▶ **Stated goal**: Reproduce, word for word, the stretch of the passage below on the treatment of fugitives from slavery that lies between "They must feel" and "by the change.", inclusive.

▶ **Document**:
┌────────

They must feel themselves treated as freemen before they can fully
realize the fact that they are and will forever remain such.
We, by our misconduct, may give color and force to the misrepresentations
of slave-holders touching our ultimate intentions toward the negro
race. We may cause doubts in the minds of this enslaved people whether
in flying from ills they know they may not encounter worse ills
by the change.
Every aggression, every act of injustice committed by a Northern
man against unoffending fugitives from despotism, every insult offered
by the base prejudice of our race to a colored man because of his
African descent, is not only a breach of humanity, an offense against
civilization, but is also an act which gives aid and comfort to
the enemy. The report of it goes abroad, penetrates into the enemy's
country. So far as its influence there extends, the effect is to
deter the slave from leaving his master, therefore to secure to
that master a bread producer and by the same act to deprive the
Union of a colored soldier, and compel the Government, by conscription,
to withdraw a laborer from a Northern farm.

└────────

▶ **Given information**:
┌────────

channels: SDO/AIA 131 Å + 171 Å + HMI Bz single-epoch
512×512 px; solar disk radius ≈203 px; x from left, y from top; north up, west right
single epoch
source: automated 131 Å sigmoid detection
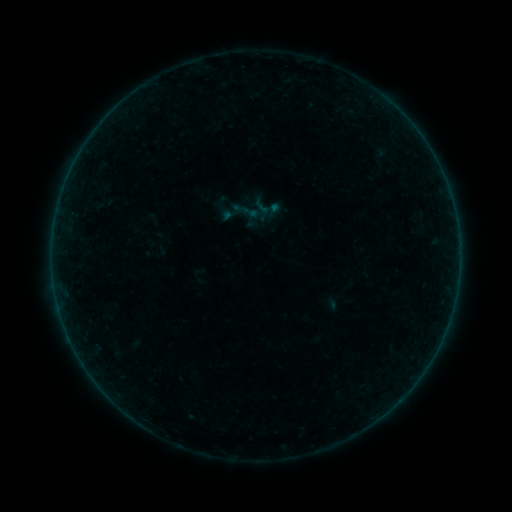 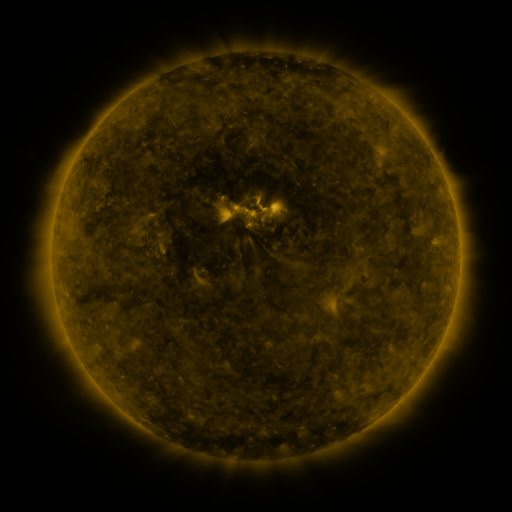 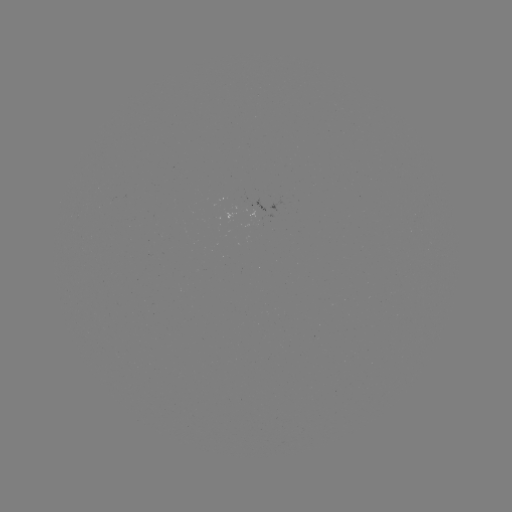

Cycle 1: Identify sigmoid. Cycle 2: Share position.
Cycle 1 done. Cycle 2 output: (268, 209).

└────────

▶ **Solution for this exercise**:
They must feel themselves treated as freemen before they can fully
realize the fact that they are and will forever remain such.
We, by our misconduct, may give color and force to the misrepresentations
of slave-holders touching our ultimate intentions toward the negro
race. We may cause doubts in the minds of this enslaved people whether
in flying from ills they know they may not encounter worse ills
by the change.